## Instruction 1
Answer these from the forum thread about extracting one column from a text file:
(a) Which two methods does the reply list as possible ways to do this?
(b) What text must a line start with before the code begins collecting values?
(c) Which two column positions does the code use to cut out each value?
## Instruction 2
In the code in the forum thread about extracting a column from a text file, list every variable name that is assigned, either with = or as a loop variable.
## Instruction 3
Write the next part of the forum thread about extracting one column from a text file, starting after its last sentence.

## Selection
┌──

I would like to ask you how to parsing a specific part of a text file. I would like to extract this specific column of the text but I have many lines before and I don’t know how to extract specifically a column because I have a mix of string and float.
There are many possible ways to do this. (regex, csv, …)
But it looks like a very simple counting could work:
import pathlib
path = pathlib.Path('example.txt')
started = False
values = []
for line in path.read_text(encoding='utf-8').splitlines():
if line.startswith('Dim'):
started = True
continue
if not started:
continue
values.append(float(line[40:57]))
I didn’t test this or double check if the column numbers 40 and 57 are correct, but maybe just try adjusting it if not.

└──

## Data lines

┌──

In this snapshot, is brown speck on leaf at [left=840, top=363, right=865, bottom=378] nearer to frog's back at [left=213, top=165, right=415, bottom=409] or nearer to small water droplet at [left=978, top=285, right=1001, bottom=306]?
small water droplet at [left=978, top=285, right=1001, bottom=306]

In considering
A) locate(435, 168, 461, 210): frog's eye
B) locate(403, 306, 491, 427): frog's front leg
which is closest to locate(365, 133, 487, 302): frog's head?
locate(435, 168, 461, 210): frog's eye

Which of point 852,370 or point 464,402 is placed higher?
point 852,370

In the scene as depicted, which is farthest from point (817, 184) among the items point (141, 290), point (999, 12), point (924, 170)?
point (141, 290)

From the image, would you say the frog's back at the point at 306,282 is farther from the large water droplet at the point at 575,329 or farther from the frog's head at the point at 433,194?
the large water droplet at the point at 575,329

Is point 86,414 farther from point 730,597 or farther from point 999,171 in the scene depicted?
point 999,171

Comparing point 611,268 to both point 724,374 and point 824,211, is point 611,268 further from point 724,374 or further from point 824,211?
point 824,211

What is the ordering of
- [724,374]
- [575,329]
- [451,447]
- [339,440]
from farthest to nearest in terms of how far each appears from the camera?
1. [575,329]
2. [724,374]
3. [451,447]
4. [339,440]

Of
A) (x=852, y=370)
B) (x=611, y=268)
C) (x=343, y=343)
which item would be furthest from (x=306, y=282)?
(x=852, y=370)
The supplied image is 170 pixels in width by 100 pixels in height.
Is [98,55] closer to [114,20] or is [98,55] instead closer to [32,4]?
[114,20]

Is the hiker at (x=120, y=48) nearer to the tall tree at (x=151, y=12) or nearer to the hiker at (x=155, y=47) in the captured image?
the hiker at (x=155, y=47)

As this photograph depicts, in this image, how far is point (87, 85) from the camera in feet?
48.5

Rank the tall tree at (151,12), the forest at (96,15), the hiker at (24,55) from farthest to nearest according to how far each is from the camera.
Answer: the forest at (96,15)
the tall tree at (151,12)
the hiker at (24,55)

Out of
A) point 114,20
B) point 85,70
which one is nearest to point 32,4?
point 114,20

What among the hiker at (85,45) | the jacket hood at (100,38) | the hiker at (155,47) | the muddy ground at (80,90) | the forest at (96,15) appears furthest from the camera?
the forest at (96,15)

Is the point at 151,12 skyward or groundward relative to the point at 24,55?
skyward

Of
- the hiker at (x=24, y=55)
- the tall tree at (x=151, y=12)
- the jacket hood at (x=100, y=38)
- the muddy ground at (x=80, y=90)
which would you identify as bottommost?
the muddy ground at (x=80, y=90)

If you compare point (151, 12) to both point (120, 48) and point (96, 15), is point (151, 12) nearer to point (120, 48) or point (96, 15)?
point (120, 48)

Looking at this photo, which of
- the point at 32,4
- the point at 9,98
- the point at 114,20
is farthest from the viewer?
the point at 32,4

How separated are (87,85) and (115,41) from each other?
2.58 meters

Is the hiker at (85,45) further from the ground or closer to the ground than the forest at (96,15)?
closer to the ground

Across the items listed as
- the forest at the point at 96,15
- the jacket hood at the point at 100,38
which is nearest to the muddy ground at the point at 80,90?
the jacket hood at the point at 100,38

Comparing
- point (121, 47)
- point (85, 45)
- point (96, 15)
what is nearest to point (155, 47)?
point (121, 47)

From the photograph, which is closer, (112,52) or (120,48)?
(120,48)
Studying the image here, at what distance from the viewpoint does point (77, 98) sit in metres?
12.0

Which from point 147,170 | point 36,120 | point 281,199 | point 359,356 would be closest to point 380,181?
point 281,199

└──

## Written response 1
(a) Regex and csv.
(b) Dim
(c) 40 and 57.

## Written response 2
path, started, values, line

## Written response 3
import re
ITEMS_RE = r'''(?x) # verbose regex
\S*\([^)]*\)\S* # sequence with parenthesis can contain whitespace
| \S+ # or sequence of any non-whitespace characters
'''
def iterate_values(lines, data_column=-2, data_header='Value/cm-1'):
"""Iterate values from text lines."""
min_fields = data_column + 1 if data_column >= 0 else -data_column
in_table = False
for line in lines:
line_fields = re.findall(ITEMS_RE, line)
if len(line_fields) >= min_fields:
if in_table:
yield float(line_fields[data_column])
elif line_fields[data_column] == data_header:
in_table = True
# data from the variable:
values = list(iterate_values(input_lines))
# data from a file:
with open('2022-06-23_parsing_text.txt') as input_file:
values = list(iterate_values(input_file))
Just an interesting note: Dim is short for dimanche which is French word for Sunday.
The whole part Dim 21 fév 2021 16:09:29 CET is a time (including date) in Central European time zone (UTC+1). It is just a reminder that assumptions not based on real information can lead to a wrong code.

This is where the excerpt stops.